Our family values and embraces being honest and forthright. Topics of religion, politics and sex are fair game at any family gathering, and differences of opinion have been encouraged, accepted and honored. So it seemed only natural to be open with my children regarding my diagnosis of Mild Cognitive Impairment. From the onset I have shared with them how I have been experiencing the progression of my memory loss.
As time passed I became aware of repeating myself, and I asked my children and Keith to please interrupt me and tell me if I was telling the same story again or relating an event or conversation for the third or fourth time. My intention was to save myself from being embarrassed. This was very important to me. So, when the children or Keith would gently offer, “You’ve already told me that,” I would always respond with a very sincere, “Thank you.” Because their little ‘nudge’ did cause some spark of recognition that yes, I was repeating myself.
Now as I’m into my fourth year of memory loss, the frequency of my lapses have increased. I’m not only telling stories I’ve told repeatedly; I often ask the same question within a short time span. “What time are we leaving?” “Who are we picking up?” “What are we having for dinner?” “Where did you say we are going today?”
Instead of just answering me, I often hear a hint of impatience along with “You’ve asked me that three times already” from Beth, or “I told you I was going to be gone this morning many times yesterday,” from Keith. Just recently during our visit out East, Steven told me he’s noticed a significant decline in my memory since our last visit. Groan!
Here’s the rub: while I did indeed specifically ask my family to tell me when I repeat myself or when I have asked the same question multiple times in a short period of time…now I’m sorry I did so.
Being told of my increasing occurrences of forgetfulness (i.e. memory loss), I now realize, is of no value to me. I’m already aware of enough of them myself. I know I don’t recall the answer to the question; that’s why I’m asking again. While I once thought reminders would be of benefit to me—now they are increasing my anxiety.
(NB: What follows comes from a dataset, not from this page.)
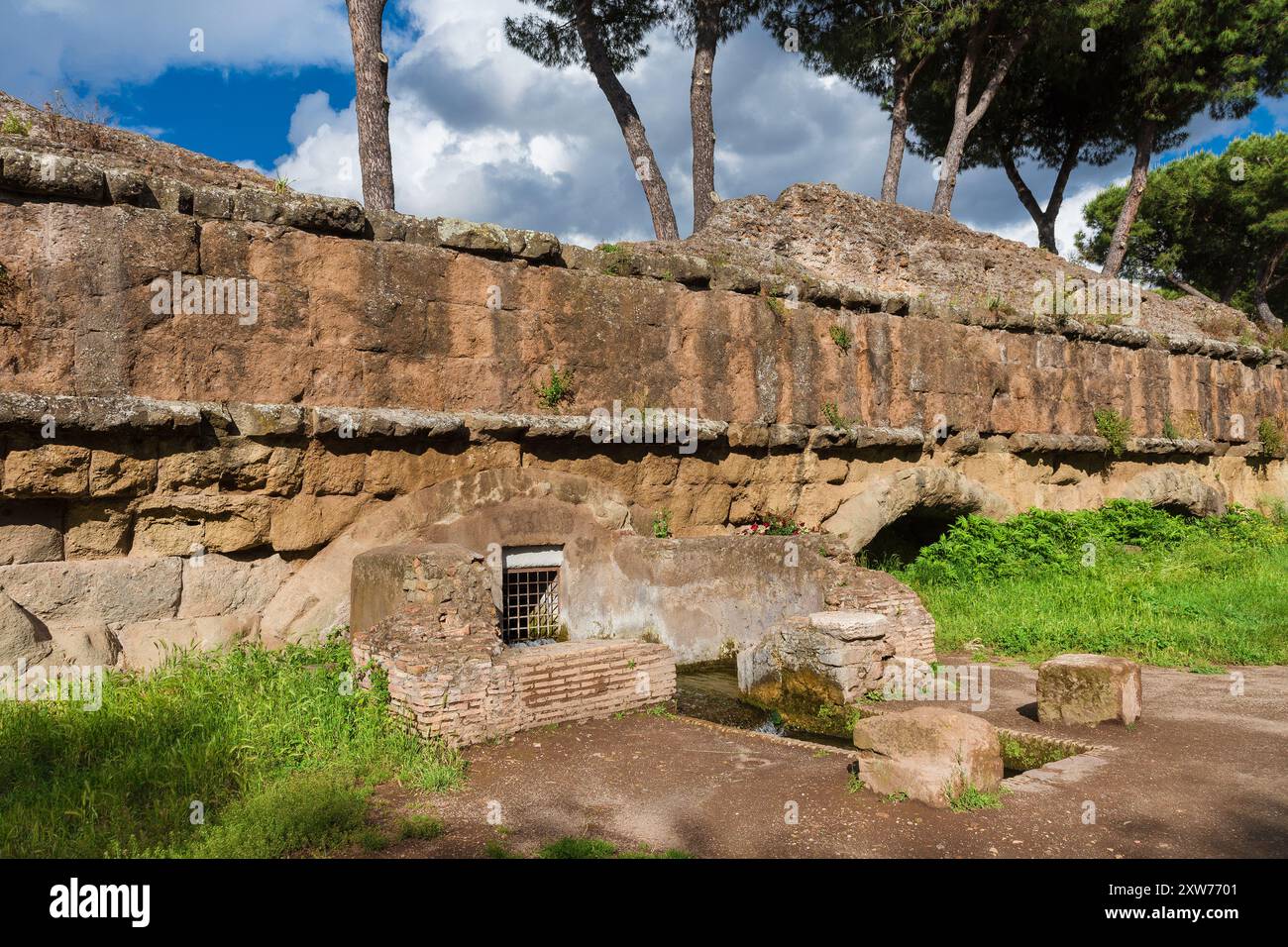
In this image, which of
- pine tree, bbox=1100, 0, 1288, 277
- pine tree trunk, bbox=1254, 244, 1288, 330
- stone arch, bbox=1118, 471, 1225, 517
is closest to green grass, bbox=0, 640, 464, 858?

My new rationale (or perhaps justification) is that if I’m not causing any harm or danger to anyone by forgetting a few names or casual conversations, or even missing an insignificant date, like yoga, what’s the big deal? I haven’t hurt anyone. Nor am I in any sort of danger due to these misses. Thus, these inconsequential lapses aren’t worth mentioning.
Of course, I realize I must now tell my family: “I’ve changed my mind. I want to take back my request of ‘telling me,’ when I repeat or forget; even though I know it must be frustrating to hear me repeat myself, and so often. But I’m asking you that unless what I’ve forgotten is crucial, let it be, because being reminded doesn’t help me anymore.”
Oh, and yes, I’ll likely add, “And just so you know, I’m pretty certain I’m going to change my mind about this again in the future. So I’ll add on right know a thank you for loving me and caring about me, and especially for listening and understanding my need to change my mind—as often as I need.”